Los barones del Partido Popular (PP), Jorge Azcón de Aragón, Alfonso Fernández Mañueco de Castilla y León, y María Guardiola de Extremadura, han declarado su rechazo a 'nacionalizar' las negociaciones con Vox tras las elecciones autonómicas. Este anuncio se produjo el 25 de marzo de 2026, en el contexto de la reciente noche electoral del 15 de marzo.

La negativa de los líderes regionales del PP se inscribe en una estrategia que busca mantener el control de las negociaciones a un nivel autonómico.
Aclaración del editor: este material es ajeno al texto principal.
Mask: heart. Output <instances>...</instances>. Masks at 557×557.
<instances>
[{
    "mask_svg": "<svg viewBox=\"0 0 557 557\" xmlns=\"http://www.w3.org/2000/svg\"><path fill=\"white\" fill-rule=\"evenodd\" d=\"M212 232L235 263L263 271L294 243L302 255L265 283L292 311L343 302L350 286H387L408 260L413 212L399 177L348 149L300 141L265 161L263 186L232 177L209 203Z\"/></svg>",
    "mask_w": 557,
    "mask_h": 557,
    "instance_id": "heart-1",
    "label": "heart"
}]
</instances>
Ellos creen que la clave para liderar las conversaciones con Vox está en la autonomía de cada comunidad, minimizando así la influencia de la dirección central del partido situada en Génova.

Esta postura refleja una intención de los barones de fortalecer su propio papel en la configuración de los acuerdos de gobierno, en vez de permitir que sean dictados desde el centro del PP. Al priorizar su visión regional, los barones intentan también afianzar su base de poder local y responder a las particularidades de sus respectivas comunidades autónomas.

A medida que se acercan los plazos para formar gobiernos, los líderes del PP establecerán contactos directos con Vox, buscando acuerdos que se ajusten a las necesidades y demandas de sus territorios. Este enfoque podría influir en la cohesión interna del PP y en su capacidad para establecer alianzas efectivas en el futuro.